EXERCISE DIRECTIONS »
Answer these questions from the thread on the rusted cast iron vent pipe:
1. What is the size of the leaking cast iron vent pipe?
2. What might a cast snapper do to a pipe in this bad a condition, according to jaydevries?
3. How much room does bluecruzer say would be left after cutting under the elbow?
--- Start PAGE EXTRACT ---
# Rusted cast iron vent pipe



## bluecruzer (Feb 21, 2012)

I have a leak from a 4 inch cast iron vent pipe in my basement. It appears to have rusted through and it is dripping. It is very smelly. I am not sure what can be done to fix it. I am guessing it is just rain water that has collected in the pipe that is rusting it out. Since it is just a vent is there anyway to add a rain cap and repair it? If it need to be replaced how should I do this and how much should be replaced? The pipe is rusted all the way to the elbow so I am not sure how to attach a new PVC pipe if this is needed. I have included a picture of what it looks like with some notes.

Thanks


----------



## jaydevries (Jan 29, 2012)

support cast that goes through floor due to weight of pipe screw piece of 2x6 to or between floor joist to keep cast from moving. cut cast right of beam were hopefully is solid then cut below 90 replace cast with plastic connecting cast to plastic using the correct size smooth stainless steel sheilded fernco sold at box and hardware store
remember drain lines are measured by inside diameter 

cast cutters consist of using one of the following
1 cast snapper which can be rented easiest to use but if pipe is this bad it might just crush pipe instead of snapping
2 sawzall with cast cutting blade buy a few and it will take awhile but should work
3 grinder with abrasive or diamond wheel messy but easy to do just cut pipe twice wide enough for grinder head perpendicular to pipe then cut parallel to pipe and connect to other cuts then finish cutting pipe from the inside of pipe


----------



## plummen (Jan 10, 2010)

If you cut the cast replace it with cast an no hub couplings


----------



## jaydevries (Jan 29, 2012)

plummen why cast if his post is accurate it sounds like vent stack has dropped causing a spot were rain and condensation water will sit and rust out new cast not to mention the box stores do not sell it


----------



## bluecruzer (Feb 21, 2012)

*Is there enough room under the 90 degree elbow?*

Thanks jaydevries,

I had to go down and take another look to see how much room I have. If I cut under the elbow there is at best an inch left. Is this enough room to attach the new connector?


----------



## bluecruzer (Feb 21, 2012)

*rain cap*

If I use either cast iron or pvc should I put some sort of rain cap on the pipe? By doing this should it prevent moisture from puddling up in the pipe?


----------



## plummen (Jan 10, 2010)
--- End PAGE EXTRACT ---
--- Start PROVIDED DATA ---
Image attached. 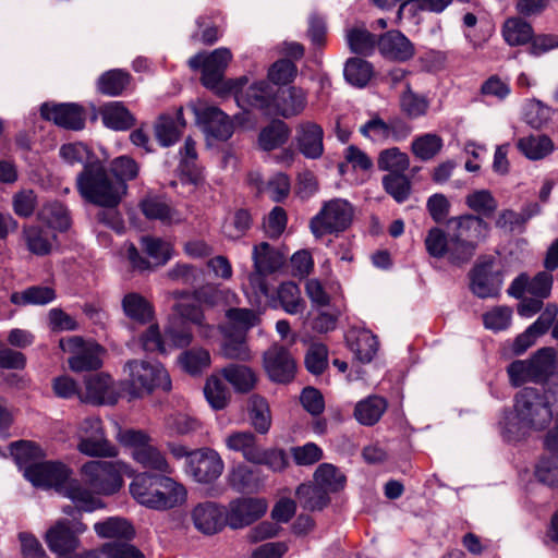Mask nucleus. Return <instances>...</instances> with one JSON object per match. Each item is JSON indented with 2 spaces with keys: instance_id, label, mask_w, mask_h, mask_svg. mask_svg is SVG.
<instances>
[{
  "instance_id": "nucleus-29",
  "label": "nucleus",
  "mask_w": 558,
--- End PROVIDED DATA ---
SOLUTION FOR THIS TASK »
1. It is a 4 inch pipe.
2. It might crush the pipe instead of snapping it.
3. At best an inch.